View Full Version : 2007: Record combat deaths before downturn

01-02-08, 09:52 AM
2007: Record combat deaths before downturn
By Bradley Brooks - The Associated Press
Posted : Wednesday Jan 2, 2008 6:40:32 EST

BAGHDAD — The second half of 2007 saw violence drop dramatically in Iraq, but the progress came at a high price: The year was the deadliest for the U.S. military since the 2003 invasion, with 899 troops killed.

That said, U.S. combat deaths in Iraq declined for the seventh consecutive month and hit their lowest monthly total since February 2004, according to Pentagon casualty records.

As of Sunday, 14 U.S. troops have been killed in combat in December. Six more died in non-combat-related incidents. The last month in which fewer than 20 U.S. troops were killed in combat was February 2004, when 12 troops were killed.
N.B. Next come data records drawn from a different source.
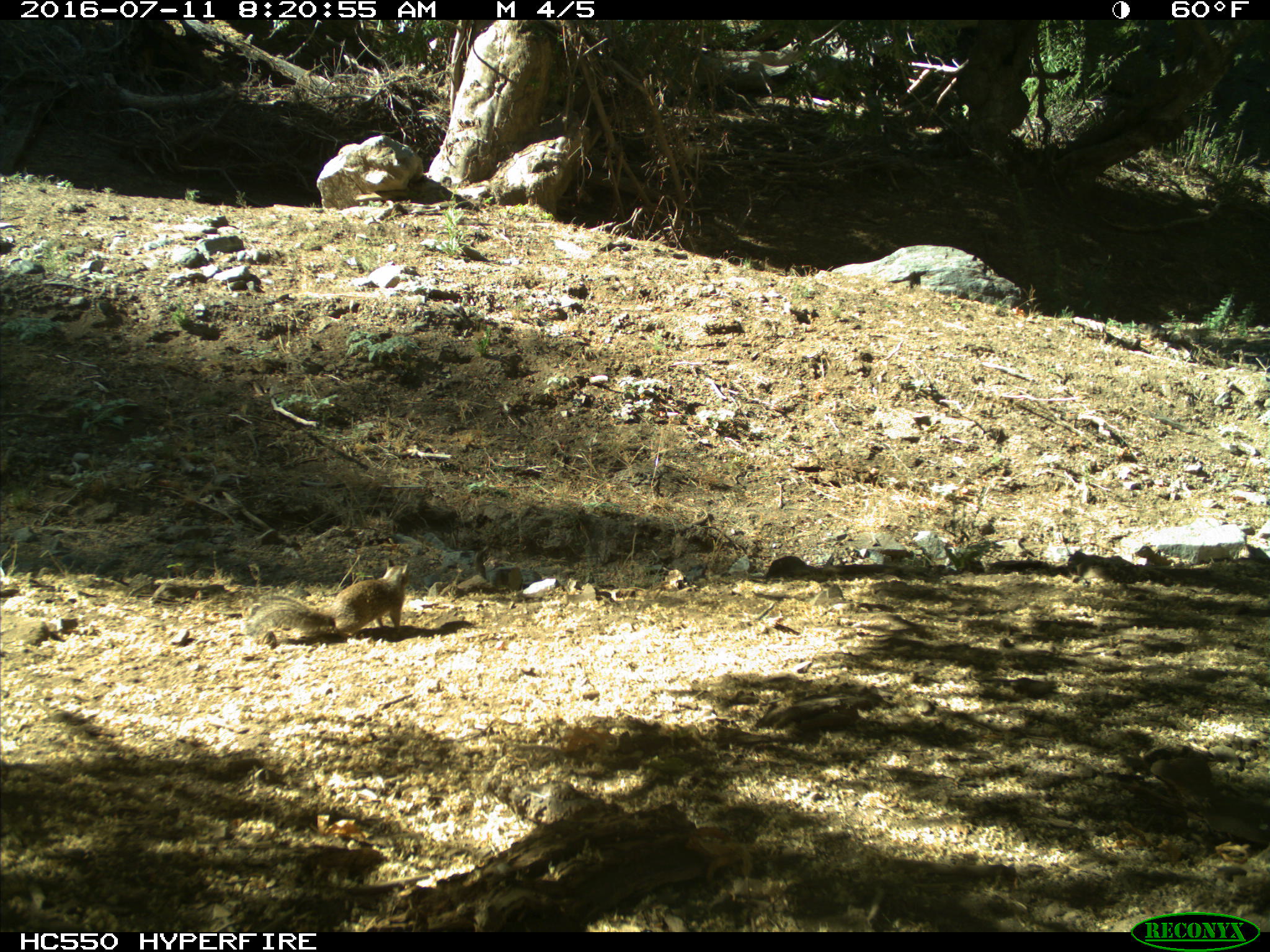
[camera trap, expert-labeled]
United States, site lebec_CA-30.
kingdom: Animalia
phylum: Chordata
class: Mammalia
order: Rodentia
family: Sciuridae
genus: Otospermophilus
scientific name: Otospermophilus beecheyi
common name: california ground squirrel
Otospermophilus beecheyi (california ground squirrel).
American commanders and diplomats, however, said the battlefield gains against insurgents such as al-Qaida in Iraq offer only a partial picture of where the country stands as the war moves toward its five-year mark in March.

“We’re focusing our energy on building on what coalition and Iraqi troopers have accomplished in 2007,” Army Gen. David Petraeus told a group of western journalists on Saturday. “Success will not, however, be akin to flipping on a light switch. It will emerge slowly and fitfully, with reverses as well as advances, accumulating fewer bad days and gradually more good days.”

Two critical shifts that boosted U.S.-led forces in 2007 — a self-imposed cease-fire by a main Shiite militia and a grass-roots Sunni revolt against extremists — could still unravel unless serious unity efforts are made by the Iraqi government.

Of the more than 70,000 fighters in these Sunni awakening councils, only 20 percent are expected to be absorbed into the Iraqi security forces. The rest are to receive job training through a joint $300 million program Iraqi and American officials are creating.

That program is in its beginning stages and there are few details about how it will be carried out, but analysts say it must succeed or the Sunni fighters who do not join Iraq’s military may sell their services to the insurgents.

“How lasting a phenomenon that will be and how Iran will define and play its role in Iraq in 2008 I think is going to be very important to the long-term future of the country,” said U.S. Ambassador Ryan Crocker.

The arc of progress played out in the raw statistics of U.S. casualties.

American military deaths peaked in May with 126 troops killed. It was then that the U.S. began ramping up its attacks against insurgent strongholds, leading to increased clashes in Baghdad and other key areas across central Iraq.

The 899 deaths in 2007 surpassed the previously highest death toll in 2004, when 850 U.S. troops were killed.

Army Col. Steven Boylan, a spokesman for the U.S.-led forces in Iraq, was cautious about drawing conclusions.

“We’re not even close to declaring any kind of victories,” Boylan said. “There is still a lot of hard work ahead. We know, based on the enemy that we are facing, they can and do conduct what people call ‘spectacular attacks,’ which can inflict significant casualties.”

The current U.S. strategy involves shifting forces to small outposts in violent areas and winning the cooperation of local Iraqis. Fifty of these outposts exist in Baghdad alone, Boylan said.

U.S. force levels are scheduled to drop to their previous level of 130,000 troops by July 2008, and Defense Secretary Robert Gates has said more troops could be withdrawn from Iraq if violence levels continue to drop.

The influx of some 30,000 U.S. troops, which began in June, met one of its important goals: to allow the Iraqi government to focus on questions of governance instead of dealing only with security.

James Carafano, a security expert with the Heritage Foundation think tank in Washington, D.C., likened the increase in troops to the Marshall Plan that largely rebuilt Europe after World War II and demonstrated U.S. commitment to that continent.

“I think the surge made that statement to Iraqis,” Carafano said. “Here’s America, fighting an unpopular war and things aren’t going so well and we turn around and send more troops in. To the good guys and the bad guys, it was a reaffirmation that Americans aren’t going to walk away from this.”

But the Pentagon, meanwhile, will increasingly look to the uneven Iraqi security forces to carry the load in 2008 as demands for an American exit strategy grow sharper during the U.S. presidential election year.

Iran also remains a major wild card. U.S. officials believe the neighboring country has helped quiet Iraq by reducing its flow of suspected aid to Shiite fighters, including materials needed for deadly roadside bombs.

Allies are also cutting forces. Britain, the main U.S. coalition partner in Iraq, is gradually drawing down its troops. Poland and Australia are contemplating full-scale withdrawals in the coming year.